Well, of course no one wants it to close, but large organizations make decisions that often have unintended negative consequences on people and towns. The national postal workers union has been fighting to stop the U.S. Postal Service from allowing the 250 or more Staples office supply stores across the country from becoming contract post offices. The union figures it would hurt member work opportunities.
Naturally, it all ended in court - as a remedy against postal workers going on strike. Last July, a federal judge arbitrated a deal to restrict the U.S. Postal Service from expanding contract stations while they and the union worked things out. The judge ruled there were to be no new contract stations before July 2017 - and that ban may be extended. Notice it supposedly only applies to ‘new’ contract stations.
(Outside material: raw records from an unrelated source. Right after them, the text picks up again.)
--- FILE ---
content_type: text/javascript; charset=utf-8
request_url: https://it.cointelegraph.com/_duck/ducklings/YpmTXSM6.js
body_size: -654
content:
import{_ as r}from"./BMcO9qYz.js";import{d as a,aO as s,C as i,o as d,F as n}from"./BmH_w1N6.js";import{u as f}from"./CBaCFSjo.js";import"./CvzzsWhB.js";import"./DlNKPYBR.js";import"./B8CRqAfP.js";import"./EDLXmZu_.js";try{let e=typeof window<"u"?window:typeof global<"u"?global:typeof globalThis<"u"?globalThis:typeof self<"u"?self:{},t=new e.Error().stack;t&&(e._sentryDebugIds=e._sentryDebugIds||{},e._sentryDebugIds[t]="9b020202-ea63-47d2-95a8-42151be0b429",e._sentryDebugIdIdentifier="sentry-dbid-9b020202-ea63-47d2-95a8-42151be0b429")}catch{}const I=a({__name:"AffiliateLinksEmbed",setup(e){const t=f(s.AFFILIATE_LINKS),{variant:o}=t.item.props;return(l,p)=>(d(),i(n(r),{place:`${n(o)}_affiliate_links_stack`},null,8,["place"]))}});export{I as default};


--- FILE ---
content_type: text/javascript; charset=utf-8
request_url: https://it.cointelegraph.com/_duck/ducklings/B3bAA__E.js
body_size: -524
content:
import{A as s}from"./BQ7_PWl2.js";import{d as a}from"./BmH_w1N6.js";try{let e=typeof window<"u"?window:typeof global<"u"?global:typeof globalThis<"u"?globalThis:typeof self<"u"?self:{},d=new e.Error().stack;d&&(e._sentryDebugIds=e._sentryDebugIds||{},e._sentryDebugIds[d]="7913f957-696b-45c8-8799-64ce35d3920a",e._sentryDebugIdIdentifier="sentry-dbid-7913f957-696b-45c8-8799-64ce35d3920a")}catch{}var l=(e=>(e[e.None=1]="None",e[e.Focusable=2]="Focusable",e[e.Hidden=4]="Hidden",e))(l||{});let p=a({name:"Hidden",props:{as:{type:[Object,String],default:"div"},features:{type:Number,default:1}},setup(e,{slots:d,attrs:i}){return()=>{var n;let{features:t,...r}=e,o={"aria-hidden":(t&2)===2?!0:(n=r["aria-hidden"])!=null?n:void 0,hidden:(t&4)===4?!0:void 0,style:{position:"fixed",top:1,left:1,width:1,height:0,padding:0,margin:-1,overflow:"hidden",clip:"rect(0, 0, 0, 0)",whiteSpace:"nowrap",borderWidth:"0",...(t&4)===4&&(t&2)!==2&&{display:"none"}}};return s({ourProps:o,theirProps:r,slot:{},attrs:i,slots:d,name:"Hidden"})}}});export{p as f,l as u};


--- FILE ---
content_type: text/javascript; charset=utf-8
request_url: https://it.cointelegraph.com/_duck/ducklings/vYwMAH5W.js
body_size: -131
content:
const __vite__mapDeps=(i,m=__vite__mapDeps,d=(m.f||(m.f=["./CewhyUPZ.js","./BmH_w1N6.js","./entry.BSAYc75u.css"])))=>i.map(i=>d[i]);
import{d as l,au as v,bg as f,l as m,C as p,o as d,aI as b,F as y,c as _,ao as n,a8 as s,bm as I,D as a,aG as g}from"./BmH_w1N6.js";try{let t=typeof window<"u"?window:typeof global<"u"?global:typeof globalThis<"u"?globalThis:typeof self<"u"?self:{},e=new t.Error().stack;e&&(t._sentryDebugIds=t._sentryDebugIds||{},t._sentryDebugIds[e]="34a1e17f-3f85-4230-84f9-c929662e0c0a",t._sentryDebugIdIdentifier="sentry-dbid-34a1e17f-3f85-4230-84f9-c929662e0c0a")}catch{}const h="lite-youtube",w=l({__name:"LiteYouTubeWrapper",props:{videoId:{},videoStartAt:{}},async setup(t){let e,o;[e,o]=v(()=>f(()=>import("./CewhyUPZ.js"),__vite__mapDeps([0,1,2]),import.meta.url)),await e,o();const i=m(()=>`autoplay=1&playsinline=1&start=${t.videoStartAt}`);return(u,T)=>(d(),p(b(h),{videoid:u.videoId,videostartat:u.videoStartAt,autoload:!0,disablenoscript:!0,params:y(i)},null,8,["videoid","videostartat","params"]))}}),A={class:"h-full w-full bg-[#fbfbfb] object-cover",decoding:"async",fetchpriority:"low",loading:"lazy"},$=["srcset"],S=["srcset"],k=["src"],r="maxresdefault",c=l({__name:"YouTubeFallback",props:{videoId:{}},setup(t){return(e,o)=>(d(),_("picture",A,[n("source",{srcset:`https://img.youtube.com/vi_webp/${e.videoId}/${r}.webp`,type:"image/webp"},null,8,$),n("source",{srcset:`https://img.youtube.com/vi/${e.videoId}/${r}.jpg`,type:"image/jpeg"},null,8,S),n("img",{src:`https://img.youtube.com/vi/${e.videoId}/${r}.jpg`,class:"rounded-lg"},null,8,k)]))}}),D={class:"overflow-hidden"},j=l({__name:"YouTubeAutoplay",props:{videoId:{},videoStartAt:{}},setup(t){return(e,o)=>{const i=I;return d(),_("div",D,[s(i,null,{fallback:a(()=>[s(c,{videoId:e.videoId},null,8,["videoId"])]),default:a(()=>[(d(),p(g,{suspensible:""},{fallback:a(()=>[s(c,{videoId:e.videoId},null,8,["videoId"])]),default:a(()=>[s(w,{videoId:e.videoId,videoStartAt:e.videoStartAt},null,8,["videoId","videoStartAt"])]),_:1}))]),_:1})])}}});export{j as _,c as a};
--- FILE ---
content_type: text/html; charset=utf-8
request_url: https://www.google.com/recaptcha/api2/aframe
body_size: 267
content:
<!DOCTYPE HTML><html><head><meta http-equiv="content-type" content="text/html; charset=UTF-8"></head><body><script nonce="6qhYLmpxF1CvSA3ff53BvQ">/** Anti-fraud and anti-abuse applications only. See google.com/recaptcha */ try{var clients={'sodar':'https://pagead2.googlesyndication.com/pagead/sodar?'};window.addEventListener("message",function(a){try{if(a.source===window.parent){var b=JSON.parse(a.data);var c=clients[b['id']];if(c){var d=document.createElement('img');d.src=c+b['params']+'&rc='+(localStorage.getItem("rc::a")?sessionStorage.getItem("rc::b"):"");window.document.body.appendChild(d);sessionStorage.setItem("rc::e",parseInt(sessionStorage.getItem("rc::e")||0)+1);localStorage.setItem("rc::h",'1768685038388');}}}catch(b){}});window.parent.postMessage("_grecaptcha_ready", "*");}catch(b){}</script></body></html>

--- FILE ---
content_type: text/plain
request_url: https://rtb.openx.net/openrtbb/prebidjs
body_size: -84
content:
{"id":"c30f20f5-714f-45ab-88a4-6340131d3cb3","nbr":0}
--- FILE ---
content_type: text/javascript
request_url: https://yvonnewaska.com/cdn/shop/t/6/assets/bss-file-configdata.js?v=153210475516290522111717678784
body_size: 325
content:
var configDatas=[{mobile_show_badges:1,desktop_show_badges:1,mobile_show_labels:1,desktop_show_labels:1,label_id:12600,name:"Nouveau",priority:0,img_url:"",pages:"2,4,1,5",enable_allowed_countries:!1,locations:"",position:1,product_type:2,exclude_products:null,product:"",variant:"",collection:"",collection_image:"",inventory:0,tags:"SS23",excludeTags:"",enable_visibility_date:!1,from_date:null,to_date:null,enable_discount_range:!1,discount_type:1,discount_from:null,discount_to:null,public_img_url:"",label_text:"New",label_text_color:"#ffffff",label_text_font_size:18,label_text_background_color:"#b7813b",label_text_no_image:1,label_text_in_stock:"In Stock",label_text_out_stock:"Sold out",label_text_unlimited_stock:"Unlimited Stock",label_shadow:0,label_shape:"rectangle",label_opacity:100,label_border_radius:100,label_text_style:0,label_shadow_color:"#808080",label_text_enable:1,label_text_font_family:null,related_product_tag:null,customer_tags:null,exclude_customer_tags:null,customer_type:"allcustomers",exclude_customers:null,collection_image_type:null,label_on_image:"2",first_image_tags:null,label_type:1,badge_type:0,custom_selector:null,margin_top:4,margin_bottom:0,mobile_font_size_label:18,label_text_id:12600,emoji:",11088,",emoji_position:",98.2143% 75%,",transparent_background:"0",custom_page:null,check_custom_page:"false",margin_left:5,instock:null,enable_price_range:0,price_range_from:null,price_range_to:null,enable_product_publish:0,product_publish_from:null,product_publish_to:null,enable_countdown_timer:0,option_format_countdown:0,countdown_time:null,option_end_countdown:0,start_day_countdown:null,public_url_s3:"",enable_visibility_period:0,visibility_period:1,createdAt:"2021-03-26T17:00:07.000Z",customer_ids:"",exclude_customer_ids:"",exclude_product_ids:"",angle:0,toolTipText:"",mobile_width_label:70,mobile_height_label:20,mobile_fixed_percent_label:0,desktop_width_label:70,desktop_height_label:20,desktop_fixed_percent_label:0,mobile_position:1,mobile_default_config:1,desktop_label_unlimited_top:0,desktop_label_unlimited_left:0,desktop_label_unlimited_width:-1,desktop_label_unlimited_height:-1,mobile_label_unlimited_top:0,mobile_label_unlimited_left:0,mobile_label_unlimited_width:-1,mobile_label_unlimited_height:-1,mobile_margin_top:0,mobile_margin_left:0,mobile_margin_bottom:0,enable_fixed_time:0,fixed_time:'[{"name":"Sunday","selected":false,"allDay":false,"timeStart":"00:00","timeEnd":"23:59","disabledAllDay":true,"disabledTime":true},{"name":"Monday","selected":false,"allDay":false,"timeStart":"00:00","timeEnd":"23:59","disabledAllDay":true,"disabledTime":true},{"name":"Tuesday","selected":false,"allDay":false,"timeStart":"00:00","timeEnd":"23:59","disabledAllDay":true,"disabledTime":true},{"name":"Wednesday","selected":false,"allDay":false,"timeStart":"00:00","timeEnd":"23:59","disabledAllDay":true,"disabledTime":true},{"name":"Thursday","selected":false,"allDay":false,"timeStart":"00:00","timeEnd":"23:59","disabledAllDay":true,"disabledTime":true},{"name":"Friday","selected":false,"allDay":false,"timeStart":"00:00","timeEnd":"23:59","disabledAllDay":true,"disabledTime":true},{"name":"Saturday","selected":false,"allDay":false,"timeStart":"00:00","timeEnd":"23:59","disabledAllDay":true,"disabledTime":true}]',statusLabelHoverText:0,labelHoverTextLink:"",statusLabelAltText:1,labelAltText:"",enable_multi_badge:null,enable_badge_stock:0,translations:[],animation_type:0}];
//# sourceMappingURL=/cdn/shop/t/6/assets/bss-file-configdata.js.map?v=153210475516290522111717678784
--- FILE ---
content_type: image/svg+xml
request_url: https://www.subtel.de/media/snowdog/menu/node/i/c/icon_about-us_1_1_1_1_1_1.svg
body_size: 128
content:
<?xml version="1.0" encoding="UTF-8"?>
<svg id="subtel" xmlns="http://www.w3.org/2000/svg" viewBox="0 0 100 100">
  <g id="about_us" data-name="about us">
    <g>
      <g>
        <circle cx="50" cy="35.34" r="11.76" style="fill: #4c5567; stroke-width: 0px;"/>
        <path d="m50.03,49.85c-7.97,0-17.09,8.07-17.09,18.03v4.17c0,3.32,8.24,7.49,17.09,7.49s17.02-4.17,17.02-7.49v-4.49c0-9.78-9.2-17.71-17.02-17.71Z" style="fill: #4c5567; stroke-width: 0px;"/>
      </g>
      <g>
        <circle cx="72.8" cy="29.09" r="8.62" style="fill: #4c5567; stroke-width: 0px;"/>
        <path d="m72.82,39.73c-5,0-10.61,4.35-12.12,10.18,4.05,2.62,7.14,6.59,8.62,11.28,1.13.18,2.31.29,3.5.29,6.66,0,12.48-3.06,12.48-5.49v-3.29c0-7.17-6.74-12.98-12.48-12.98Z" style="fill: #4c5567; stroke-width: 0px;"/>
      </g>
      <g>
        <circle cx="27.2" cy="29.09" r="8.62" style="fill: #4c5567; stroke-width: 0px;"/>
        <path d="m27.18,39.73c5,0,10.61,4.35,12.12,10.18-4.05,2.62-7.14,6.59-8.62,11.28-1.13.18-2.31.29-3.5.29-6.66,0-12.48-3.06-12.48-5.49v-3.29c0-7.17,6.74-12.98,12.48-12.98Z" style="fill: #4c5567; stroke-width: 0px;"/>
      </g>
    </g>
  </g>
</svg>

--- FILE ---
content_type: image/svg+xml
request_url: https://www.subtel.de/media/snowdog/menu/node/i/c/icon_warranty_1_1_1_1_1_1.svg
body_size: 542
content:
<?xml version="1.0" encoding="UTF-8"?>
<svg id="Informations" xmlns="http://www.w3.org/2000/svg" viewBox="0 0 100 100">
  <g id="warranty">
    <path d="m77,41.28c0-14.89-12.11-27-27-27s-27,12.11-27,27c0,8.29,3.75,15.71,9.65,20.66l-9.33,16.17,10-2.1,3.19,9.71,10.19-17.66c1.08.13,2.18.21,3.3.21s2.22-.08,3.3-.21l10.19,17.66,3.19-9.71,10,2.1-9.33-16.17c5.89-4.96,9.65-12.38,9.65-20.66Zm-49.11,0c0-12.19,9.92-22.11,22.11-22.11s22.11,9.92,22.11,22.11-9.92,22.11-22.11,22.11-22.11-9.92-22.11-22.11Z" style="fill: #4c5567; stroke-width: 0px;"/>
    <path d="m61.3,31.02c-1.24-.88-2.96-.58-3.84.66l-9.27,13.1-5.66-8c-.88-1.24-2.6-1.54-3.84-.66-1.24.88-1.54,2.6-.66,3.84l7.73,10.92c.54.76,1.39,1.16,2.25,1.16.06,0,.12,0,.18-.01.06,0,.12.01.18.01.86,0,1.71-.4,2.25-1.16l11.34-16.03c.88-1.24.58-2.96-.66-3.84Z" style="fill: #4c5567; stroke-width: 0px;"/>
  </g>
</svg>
Meanwhile, Yorky’s Market in Fairhaven is closing. Pizzaza will take over the space and convert it into a great pizza restaurant. The postal contract should have gone up for bid to other Fairhaven businesses, and the Haggen store is interested in providing the postal office as a community service. Remember, they are literally right across the street from Yorky’s.
But the judge - at the insistence of the union - denied even moving an existing contract station to a new location in the same community. The intention of the union is not to close the Fairhaven contract station, but they are hell-bent on winning the public relations argument with the U.S. Postal Service and the union is hoping people will blame the postal service and not the union. Union spokespeople insist they are not to blame. But they are. A word from the union and the judge would allow Fairhaven postal service to continue in a new location across the street.
So, who are the good guys? Who is showing some real Christmas spirit? Well, of course Haggen for apparently being ready to provide a vital service to the community. And the Yorkston family has worked hard, keeping the post office functioning until after Christmas, while slowly closing their market around the postal counter. Matt Yorkston in particular has worked for months trying to save the service and get it transferred within Fairhaven. He even flew to Denver to plead with postal executives. Yorky’s has maintained service for weeks at their own expense in order to serve the Fairhaven community. As a postal patron and 40-year box holder, I thank them.
Another good guy is Scott Manier, the local postmaster. He has arranged for all the P.O. boxes in Fairhaven to be moved next week to the downtown post office at Cornwall and Magnolia. Everyone with a P.O. box will be able to continue using the same box number, same key for getting mail, and even the same zip code of 98227. This is all premised on the hope our postal service contract will return some time in the future - maybe next July. Gee, maybe even earlier if the union and the judge gain a little common sense. Okay, maybe that’s a little too hopeful.
Is a three-mile trip to the downtown post office that much of an inconvenience for me? No, not really. But for businesses in Fairhaven who ship every day and for many older people who live in Fairhaven, it is difficult. In the end, the postal workers union will lose because even more people will switch to UPS and FedEx and alternatives to the postal service. So it turns out, the postal workers union is the Grinch stealing the Fairhaven postal services. With the judge callously enabling. How ironic. Indeed.